Thomson Reuters Corp announced this Monday that it had completed the sale of a majority stake in its Financial and Risk (F&R) unit to a consortium led by Blackstone Group, a private equity firm, in partnership with Canada Pension Plan Investment Board (CPPIB).
With the completion of the sale, the Blackstone consortium now owns a 55 percent stake in the business with Thomson Reuters retaining 45 percent. The overall valuation is $20billion. As of Monday, the F&R unit of Thomson Reuters is now known as Refinitiv.
Refinitiv is a provider of financial markets data and infrastructure as well as regulatory and risk management solutions. According to a report from the Financial Times, the company is now planning to spend money to take on the software, data and media giant Bloomberg.
Refinitiv Will Invest More Effectively in Its Key Areas
Speaking to the media outlet, David Craig, the chief executive officer (CEO) of Refinitiv: “There’s some areas where I think, frankly, we’ve not invested as much as the market growth could give us… We can invest more effectively than we did before. We’re going to put more investment in the business than we have in five years.”
B2Broker Extends its Multi-Asset Liquidity Pool with New IntegrationsGo to article >>
According to the statement released by the company, Refinitiv plans to invest in a number of its key areas such as its content coverage, artificial intelligence, analytics, trading, wealth and banking customers to better serve its customer base. Currently, this is comprised of 40,000 institutions in more than 190 countries.

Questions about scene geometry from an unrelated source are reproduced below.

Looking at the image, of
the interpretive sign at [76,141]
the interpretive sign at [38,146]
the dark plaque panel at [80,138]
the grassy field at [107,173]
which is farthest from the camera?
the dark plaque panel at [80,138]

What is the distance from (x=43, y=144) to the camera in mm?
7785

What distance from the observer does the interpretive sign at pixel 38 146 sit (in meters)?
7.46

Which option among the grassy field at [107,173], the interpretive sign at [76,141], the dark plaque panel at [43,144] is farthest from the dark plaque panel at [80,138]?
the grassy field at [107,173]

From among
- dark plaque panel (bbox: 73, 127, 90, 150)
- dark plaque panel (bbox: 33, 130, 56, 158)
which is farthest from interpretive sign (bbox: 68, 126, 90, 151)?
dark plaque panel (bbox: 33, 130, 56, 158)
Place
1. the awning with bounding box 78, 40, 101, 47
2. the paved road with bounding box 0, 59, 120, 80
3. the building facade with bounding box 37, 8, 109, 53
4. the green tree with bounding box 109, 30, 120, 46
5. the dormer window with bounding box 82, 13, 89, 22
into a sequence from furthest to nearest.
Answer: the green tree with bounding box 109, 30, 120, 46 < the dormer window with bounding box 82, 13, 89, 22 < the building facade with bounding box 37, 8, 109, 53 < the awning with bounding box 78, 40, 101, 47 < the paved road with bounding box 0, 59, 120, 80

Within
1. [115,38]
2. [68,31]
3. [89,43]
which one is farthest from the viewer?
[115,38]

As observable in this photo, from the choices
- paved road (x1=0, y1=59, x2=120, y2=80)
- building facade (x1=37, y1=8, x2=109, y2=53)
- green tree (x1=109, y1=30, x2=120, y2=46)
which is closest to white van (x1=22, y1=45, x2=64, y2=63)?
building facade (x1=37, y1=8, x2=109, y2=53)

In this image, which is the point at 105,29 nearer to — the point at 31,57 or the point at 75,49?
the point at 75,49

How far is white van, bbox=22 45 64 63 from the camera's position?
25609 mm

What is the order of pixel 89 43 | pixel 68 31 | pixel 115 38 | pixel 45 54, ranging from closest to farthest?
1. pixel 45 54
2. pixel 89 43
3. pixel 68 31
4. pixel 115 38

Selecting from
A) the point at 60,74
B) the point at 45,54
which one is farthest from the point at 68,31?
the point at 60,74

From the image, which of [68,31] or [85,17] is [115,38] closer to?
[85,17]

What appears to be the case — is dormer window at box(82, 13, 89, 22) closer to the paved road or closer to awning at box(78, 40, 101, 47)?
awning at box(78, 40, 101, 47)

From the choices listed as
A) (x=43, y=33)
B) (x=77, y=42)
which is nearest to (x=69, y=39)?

Craig added: “This is a unique moment in our 160-year history as the Financial & Risk business of Thomson Reuters now steps forward as Refinitiv. We firmly believe that efficient, transparent and trusted markets are good for all and that Refinitiv’s role is at the heart of this, providing access to clean and consistent data on a global scale.
“With the backing of our investors, Refinitiv will continue to deliver the critical data, insights and open technology infrastructure that the market has come to expect while driving progress for our customers across trading, risk, banking, wealth and investment management and in areas such as financial crime and ESG investment. We look forward to exciting times ahead.”
At present, Canson Capital Partners, Bank of America Merrill Lynch, Citigroup, and J.P. Morgan are all acting as financial advisors to Refinitiv. In addition, Simpson Thacher & Bartlett LLP is acting as legal counsel for the operation.